At least a dozen people died in the last five days, with one death Thursday morning, according to health department spokesperson Daniel Buck.
The North Carolina Department of Health and Human Services reported only 90 deaths on Wednesday. These numbers, however, are not accurate as of Thursday morning. “That’s lagging behind a day or two,” said Buck.
In addition, the county saw 22 COVID-19 cases on Tuesday and 81 on Wednesday, according to NCDHHS. The number of cases on Thursday was not available by presstime. The total number of cases as of Wednesday was 4,359.
NCDHHS continued to show stagnant outbreak numbers at Liberty Commons with 58 cases and three deaths, Premier Living with two cases and Shoreland with 11 cases.
Potential change to vaccine distribution
Gov. Roy Cooper in his press conference Tuesday noted that North Carolina might change its vaccine distribution plan for the third time.

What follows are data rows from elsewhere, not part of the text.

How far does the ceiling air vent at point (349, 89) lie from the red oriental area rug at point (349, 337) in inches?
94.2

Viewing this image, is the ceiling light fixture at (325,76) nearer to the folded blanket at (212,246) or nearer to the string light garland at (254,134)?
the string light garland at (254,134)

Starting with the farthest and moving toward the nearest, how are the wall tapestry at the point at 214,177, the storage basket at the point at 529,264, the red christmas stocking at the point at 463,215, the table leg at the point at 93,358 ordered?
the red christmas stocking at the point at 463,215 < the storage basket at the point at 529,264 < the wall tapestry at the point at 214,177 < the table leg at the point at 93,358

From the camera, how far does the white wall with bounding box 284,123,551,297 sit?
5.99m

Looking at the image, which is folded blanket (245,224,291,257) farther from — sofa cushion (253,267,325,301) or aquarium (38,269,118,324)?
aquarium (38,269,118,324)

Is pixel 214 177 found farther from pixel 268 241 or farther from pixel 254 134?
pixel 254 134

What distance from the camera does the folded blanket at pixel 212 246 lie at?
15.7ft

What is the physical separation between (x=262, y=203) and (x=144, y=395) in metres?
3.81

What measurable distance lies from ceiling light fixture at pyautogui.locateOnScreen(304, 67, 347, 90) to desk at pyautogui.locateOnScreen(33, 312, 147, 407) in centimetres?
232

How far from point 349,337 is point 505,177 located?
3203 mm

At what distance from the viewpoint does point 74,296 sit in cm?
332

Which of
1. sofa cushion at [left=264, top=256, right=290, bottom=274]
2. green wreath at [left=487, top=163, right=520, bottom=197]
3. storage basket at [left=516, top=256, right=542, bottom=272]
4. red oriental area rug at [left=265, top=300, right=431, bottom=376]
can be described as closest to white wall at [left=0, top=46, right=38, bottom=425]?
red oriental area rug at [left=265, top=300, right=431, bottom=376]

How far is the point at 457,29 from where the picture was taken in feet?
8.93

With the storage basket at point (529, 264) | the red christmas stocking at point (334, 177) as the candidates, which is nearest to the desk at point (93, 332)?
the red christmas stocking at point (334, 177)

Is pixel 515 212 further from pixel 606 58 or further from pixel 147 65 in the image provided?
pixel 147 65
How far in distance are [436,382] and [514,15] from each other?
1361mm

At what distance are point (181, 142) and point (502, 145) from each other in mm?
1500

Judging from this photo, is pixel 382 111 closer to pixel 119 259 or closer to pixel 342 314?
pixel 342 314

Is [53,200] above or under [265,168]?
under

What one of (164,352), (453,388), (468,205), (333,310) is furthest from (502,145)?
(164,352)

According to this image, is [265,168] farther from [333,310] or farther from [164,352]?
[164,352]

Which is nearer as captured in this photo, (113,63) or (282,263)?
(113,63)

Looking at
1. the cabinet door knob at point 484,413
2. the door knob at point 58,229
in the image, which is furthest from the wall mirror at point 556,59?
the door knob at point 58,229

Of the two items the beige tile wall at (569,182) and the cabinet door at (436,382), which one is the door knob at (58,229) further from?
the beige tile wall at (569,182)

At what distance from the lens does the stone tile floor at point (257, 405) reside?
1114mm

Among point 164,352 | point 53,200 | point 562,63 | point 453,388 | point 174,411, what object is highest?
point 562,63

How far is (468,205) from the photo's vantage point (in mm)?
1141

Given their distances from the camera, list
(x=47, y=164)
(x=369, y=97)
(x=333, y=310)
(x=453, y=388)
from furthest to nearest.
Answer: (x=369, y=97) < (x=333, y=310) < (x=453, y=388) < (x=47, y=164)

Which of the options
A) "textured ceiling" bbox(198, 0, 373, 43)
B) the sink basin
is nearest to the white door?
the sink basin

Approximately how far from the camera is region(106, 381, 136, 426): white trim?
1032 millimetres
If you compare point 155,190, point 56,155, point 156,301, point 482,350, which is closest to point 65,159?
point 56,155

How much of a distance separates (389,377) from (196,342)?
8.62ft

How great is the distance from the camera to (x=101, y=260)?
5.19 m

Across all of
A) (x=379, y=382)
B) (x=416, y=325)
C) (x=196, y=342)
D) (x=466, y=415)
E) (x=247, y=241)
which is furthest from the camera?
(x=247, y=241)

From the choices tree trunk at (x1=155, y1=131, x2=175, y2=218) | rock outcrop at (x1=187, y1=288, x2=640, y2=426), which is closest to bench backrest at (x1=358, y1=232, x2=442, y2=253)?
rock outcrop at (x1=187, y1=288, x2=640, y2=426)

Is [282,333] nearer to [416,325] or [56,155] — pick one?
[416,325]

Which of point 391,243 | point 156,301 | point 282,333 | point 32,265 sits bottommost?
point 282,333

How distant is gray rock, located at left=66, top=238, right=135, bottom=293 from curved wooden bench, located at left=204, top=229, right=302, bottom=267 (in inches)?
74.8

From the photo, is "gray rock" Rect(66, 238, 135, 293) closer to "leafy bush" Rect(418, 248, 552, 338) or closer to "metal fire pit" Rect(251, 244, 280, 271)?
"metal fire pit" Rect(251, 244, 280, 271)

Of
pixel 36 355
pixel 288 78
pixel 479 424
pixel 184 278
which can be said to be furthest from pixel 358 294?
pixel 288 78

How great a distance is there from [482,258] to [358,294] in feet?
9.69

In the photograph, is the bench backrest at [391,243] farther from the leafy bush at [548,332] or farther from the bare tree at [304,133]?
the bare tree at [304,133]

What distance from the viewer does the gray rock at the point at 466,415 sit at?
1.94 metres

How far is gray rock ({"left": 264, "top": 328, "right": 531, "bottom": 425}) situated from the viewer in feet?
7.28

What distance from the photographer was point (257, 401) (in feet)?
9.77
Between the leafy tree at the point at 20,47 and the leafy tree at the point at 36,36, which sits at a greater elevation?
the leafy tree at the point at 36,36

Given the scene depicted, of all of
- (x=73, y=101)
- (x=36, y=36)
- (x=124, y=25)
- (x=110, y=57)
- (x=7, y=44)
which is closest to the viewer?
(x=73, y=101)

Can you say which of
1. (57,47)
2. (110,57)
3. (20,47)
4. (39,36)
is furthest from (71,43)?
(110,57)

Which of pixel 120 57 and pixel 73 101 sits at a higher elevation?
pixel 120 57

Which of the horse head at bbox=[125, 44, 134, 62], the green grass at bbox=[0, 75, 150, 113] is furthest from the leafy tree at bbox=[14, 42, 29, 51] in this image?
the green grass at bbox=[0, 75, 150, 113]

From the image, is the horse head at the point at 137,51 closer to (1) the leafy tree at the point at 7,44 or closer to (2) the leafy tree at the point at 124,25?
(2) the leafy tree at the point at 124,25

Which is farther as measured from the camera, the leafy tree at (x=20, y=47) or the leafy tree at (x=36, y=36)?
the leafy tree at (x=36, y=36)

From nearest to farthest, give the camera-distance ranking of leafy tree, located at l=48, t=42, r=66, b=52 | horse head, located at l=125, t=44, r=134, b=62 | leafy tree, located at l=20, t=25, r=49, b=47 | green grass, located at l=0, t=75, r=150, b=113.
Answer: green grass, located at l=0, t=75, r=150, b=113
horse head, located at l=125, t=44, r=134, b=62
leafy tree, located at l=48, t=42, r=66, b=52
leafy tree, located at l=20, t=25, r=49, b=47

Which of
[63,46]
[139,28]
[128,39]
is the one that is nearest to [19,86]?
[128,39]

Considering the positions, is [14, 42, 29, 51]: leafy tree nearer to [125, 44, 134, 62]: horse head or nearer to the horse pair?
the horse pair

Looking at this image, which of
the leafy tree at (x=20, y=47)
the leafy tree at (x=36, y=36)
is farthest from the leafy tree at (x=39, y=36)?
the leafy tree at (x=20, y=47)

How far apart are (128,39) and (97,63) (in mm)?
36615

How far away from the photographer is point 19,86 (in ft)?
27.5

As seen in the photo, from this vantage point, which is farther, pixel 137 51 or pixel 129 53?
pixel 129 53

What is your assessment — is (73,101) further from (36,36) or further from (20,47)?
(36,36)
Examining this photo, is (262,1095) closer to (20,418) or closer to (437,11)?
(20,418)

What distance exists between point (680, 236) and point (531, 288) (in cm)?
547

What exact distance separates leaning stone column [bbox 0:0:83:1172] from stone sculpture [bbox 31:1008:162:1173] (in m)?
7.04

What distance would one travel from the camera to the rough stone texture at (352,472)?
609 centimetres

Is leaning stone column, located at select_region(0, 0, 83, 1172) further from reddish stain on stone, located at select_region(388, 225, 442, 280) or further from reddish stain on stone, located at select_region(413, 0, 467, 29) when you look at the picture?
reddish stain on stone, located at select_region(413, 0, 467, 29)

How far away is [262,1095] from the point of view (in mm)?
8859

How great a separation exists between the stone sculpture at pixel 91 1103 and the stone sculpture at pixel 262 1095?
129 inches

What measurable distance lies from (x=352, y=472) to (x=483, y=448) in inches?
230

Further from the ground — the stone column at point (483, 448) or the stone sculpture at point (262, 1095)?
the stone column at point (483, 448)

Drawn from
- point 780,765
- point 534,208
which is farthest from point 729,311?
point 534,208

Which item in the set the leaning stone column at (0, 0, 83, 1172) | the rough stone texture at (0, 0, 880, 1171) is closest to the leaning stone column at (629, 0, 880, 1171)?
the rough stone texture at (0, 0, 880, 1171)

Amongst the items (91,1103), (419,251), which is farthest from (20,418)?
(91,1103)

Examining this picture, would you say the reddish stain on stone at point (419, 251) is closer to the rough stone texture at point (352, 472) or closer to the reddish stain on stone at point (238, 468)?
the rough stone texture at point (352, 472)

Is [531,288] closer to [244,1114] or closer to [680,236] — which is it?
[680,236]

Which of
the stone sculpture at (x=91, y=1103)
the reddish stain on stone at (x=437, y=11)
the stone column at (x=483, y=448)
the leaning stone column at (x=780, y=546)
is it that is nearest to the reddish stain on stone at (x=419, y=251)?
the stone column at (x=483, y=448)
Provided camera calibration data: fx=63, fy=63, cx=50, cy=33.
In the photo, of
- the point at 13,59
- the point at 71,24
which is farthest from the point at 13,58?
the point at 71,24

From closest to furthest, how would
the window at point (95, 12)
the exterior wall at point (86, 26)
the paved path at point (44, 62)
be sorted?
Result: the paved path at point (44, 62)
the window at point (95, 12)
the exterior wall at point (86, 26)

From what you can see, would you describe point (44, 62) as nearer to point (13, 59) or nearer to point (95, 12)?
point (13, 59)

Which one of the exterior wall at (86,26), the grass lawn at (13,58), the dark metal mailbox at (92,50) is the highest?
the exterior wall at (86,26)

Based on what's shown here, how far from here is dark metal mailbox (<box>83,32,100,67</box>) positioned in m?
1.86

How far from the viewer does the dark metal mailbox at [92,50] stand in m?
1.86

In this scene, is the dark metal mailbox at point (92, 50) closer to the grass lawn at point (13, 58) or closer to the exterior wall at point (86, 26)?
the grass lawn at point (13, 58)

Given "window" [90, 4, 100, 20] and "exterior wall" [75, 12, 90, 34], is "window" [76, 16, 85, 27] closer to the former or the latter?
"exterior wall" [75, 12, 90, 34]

Currently, Columbus County is in Phase 1B Group 1, which comprises individuals aged 75 and older. Under the current distribution plan, the next group would be for healthcare and frontline essential workers over the age of 50, according to the North Carolina Department of Health and Human Services.
Now, NCDHHS is considering switching Phase 1B Group 2 to include individuals aged 65-74 and those with underlying health conditions, under new guidance from the White House Task Force.
“This recommendation was based upon the fact that the virus is so widespread across the country that we know that older people get hit with this,” Cooper said.
NCDHHS Secretary Mandy Cohen promised to review the new guidance and make a decision soon. “Getting this kind of advice in the middle of all this is obviously very challenging,” she said. “We will examine those and see how it will fit.”
On Wednesday, Buck had not received any official guidance from NCDHHS about this potential distribution change. “We haven’t had concrete words sent down,” he said. “If that happens, we’ll roll with the punches and transition to whatever we’re told to do.”
Mass vaccination sites
Cooper on Tuesday also announced that the state was establishing 10 mass vaccination sites to help local hospitals and health departments administer the COVID-19 vaccine to North Carolinians. While none are in Columbus County, residents 75 and older can still get their vaccine at one of the sites.
“While people are encouraged to look for vaccine availability first in their area as allocations are based in part on population, people are not required to be vaccinated in their county of residence,” said NCDHHS spokesperson Sarah Lewis Peel. “Vaccines are a federal resource, and, as we know, this virus does not recognize county or even state lines.”
These sites will add more than 45,000 vaccinations each week, according to Cohen.